A recent report in TheDailyBeast.com also revealed that FGM persists among diaspora communities migrating to Western countries. According to the report, the practice has already picked up steam in among migrants of several European and North American countries. The report also noted that school holidays have become synonymous to "cutting season" as migrants come home to their native countries with their daughters in tow to have the procedure performed.
In a move to criminalize the practice, the Michigan Senate has recently deemed female genital mutilation a state felony that is punishable by up to 15 years both for clinicians who perform it and parents who transport a child to have the procedure. The legislation was largely due in part to a case of an emergency room physician that was charged under federal law for performing the procedure on two seven-year-old girls at a medical clinic in suburban Detroit. The legislation now goes to the state House of Representatives.

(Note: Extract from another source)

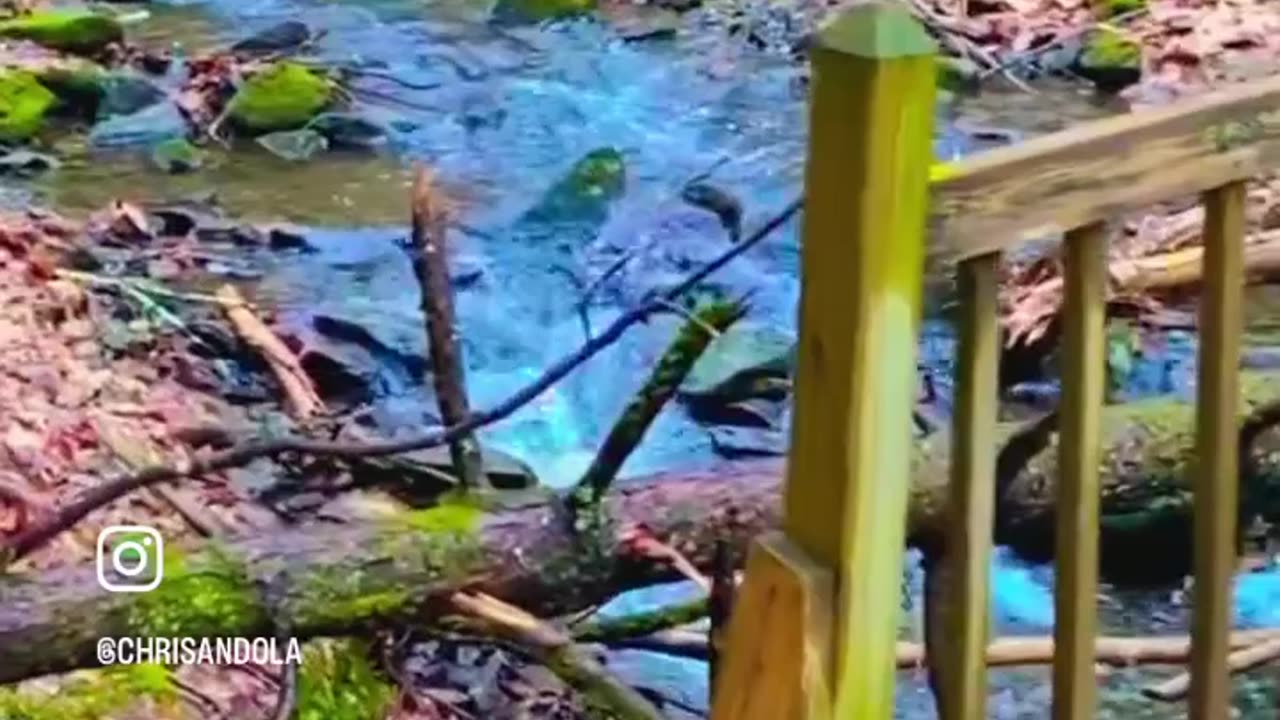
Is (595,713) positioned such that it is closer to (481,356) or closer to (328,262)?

A Minnesota bill has also deemed the practice a state felony that would result in parents losing child custody and prison sentences from five years to 20 years. The legislation would also increase the penalties for people who perform the surgery. The bill also requires health care professionals and others to report genital mutilation to the authorities.
The bill was met with opposition from some members of Minnesota's immigrant and refugee communities. The Council for Minnesotans of African Heritage, the nonprofit Isuroon and other groups noted that the new legislation features severely harsh punishment and unwanted consequences.
Data from the World Health Organization (WHO) revealed that more than 200 million girls and women alive today underwent female genital mutilation in 30 countries in Africa, the Middle East and Asia where the surgery is practiced. According to the WHO, the practice is performed on young girls between infancy and age 15. The organization considers FGM as a human rights violation against young girls and women.
According to the WHO, the procedure does not offer any health benefits in patients, and may even result in various complications. Immediate FGM complications include excessive bleeding, urinary problems, shock, and even death. On the other hand, long-term FGM complications include sexual problems, vaginal issues, and child birth complications. The procedure is also associated with the onset of psychological problems in women, the WHO stated.